By TIOL News Service

MUMBAI, SEPT 24, 2014: THE CST, Mumbai confirmed a service tax demand of Rs.31,96,755/- against the appellant by classifying the services received by them under "Intellectual Property Rights Service".

Before the CESTAT, the appellant submitted that they entered into a licence agreement with the Universal Studio Licensing LLLP, California, USA and as per the said agreement they were permitted to use the Universal property in the name and likeness of the legendary martial artist known as "Bruce Lee" as embodied in the visual images supplied to Licensee by Universal; that they used the said images in mobile games and for the right to use the said universal property, the appellant paid royalty to the service provider. It is further submitted that the property which are visual images come under the category of "Copyright" as defined in Copyrights Act and IPR services specifically excludes copyrights from its purview; therefore, the question of payment of any service tax on the copyrights received from abroad does not arise. So also, neither in the show-cause notice nor in the impugned order there is any proposal or findings as to under what category of IPRs the property received by the appellant falls.

It is also informed that the appellant has been discharging service tax on the royalty payment under the category of "development and supply of mobile content service" as defined under Section 65 (36c) with effect from 01/06/2007 which includes development and supply of mobile value added services, music, movie clips, screen savers wallpapers, mobile games, data whether or not aggregated, information, news and animation films and payment of service tax under the said category has not been disputed by the department.

The issue of the demand being hit by limitation is also pleaded inasmuch as the SCN has been issued only on 20/10/2009 demanding the service tax for the period 10/09/2004 to 30/09/2007.

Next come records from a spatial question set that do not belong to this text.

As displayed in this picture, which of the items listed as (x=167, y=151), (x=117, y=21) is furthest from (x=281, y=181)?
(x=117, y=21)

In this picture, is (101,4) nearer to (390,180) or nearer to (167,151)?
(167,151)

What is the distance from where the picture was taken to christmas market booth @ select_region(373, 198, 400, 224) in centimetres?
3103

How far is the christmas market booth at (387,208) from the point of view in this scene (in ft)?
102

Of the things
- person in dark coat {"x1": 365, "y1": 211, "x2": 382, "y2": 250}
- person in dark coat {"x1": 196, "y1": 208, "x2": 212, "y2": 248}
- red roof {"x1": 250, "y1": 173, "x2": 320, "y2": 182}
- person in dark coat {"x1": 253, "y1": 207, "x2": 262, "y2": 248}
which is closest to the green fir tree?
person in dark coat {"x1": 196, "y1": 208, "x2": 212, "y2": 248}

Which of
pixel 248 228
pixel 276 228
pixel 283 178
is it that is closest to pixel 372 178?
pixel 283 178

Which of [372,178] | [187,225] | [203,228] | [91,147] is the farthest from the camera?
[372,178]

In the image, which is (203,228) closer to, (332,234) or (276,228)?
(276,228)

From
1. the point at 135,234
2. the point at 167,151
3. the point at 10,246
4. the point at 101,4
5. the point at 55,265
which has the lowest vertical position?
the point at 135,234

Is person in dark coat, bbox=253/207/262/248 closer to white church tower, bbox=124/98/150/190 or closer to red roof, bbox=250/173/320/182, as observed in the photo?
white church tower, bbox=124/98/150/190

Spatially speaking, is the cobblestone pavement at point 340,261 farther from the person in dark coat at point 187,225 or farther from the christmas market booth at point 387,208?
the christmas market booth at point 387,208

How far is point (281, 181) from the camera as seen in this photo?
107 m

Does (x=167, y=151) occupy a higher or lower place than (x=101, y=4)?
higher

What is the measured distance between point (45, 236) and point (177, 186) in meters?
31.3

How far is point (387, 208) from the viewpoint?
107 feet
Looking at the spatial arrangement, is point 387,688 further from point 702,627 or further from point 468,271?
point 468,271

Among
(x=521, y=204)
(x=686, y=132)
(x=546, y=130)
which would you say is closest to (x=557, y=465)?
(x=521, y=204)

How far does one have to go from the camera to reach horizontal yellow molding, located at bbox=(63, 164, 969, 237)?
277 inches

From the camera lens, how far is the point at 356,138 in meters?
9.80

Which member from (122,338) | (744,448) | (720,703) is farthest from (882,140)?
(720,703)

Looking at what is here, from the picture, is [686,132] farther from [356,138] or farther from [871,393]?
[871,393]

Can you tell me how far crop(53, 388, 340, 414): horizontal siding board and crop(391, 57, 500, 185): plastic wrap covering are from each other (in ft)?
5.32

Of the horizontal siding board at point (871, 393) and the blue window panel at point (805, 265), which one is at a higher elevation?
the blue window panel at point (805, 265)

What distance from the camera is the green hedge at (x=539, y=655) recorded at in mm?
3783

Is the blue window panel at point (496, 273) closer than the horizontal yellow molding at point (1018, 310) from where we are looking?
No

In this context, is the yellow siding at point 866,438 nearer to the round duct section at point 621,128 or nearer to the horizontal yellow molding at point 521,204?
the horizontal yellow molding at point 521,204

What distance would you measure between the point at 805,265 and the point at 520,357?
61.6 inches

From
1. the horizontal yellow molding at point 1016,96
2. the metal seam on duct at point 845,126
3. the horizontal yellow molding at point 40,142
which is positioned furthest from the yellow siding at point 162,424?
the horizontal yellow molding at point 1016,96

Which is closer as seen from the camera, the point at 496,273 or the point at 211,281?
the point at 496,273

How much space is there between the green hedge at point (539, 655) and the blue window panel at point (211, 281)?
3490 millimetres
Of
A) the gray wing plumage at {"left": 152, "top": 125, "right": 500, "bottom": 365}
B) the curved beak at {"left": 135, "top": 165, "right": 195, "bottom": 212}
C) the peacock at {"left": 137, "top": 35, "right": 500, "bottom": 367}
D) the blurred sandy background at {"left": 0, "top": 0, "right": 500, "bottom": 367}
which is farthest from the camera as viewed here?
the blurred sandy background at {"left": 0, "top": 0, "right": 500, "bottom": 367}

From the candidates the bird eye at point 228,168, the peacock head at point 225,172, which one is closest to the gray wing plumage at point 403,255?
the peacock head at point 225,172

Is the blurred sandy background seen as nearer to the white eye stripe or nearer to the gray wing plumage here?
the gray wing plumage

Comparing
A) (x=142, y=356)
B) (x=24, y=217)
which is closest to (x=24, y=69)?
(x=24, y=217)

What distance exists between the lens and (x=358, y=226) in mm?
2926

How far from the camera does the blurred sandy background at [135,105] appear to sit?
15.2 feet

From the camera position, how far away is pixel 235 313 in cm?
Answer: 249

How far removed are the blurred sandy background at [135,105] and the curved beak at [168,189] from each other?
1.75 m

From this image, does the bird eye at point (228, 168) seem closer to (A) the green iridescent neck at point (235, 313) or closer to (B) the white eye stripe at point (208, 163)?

The AR while admitting that neither in notice nor in the impugned order the category of IPR under which the ‘property' falls has been specified reiterated the findings of the adjudicating authority and submitted that the property received by the appellant viz. the images of 'Bruce Lee' would fall under IPR services and hence, the appellant is liable to tax on reverse charge basis with effect from 18/04/2006 onwards.

Noting that the issue lies in a narrow compass, the Bench after waiving the pre-deposit took up the appeal itself for consideration.

The Bench observed -

++ From the agreement entered into by the appellant with Universal Studio, it is seen that the appellant has been permitted to use property in the name and likeness of the legendary martial artist "Bruce Lee" embodied in visual images supplied to them for which the appellant has paid consideration to the foreign service provider by way of royalty.

++ The property embodied in visual images would come squarely within the definition of copyrights as defined in Copyright Act, 1957 as artistic work as defined in Section 14 (c) of the Copyright Act. Even if it is treated as a computer programme, it would still fall under copyright as defined in Section 14 (b).

++ Since copyright is specifically excluded from the IPR service during the relevant time, the question of levy of service tax on a copyright work under IPR service does not stand the scrutiny of law.

Holding that the order is not sustainable, the same was set aside and the appeal was allowed with consequential relief.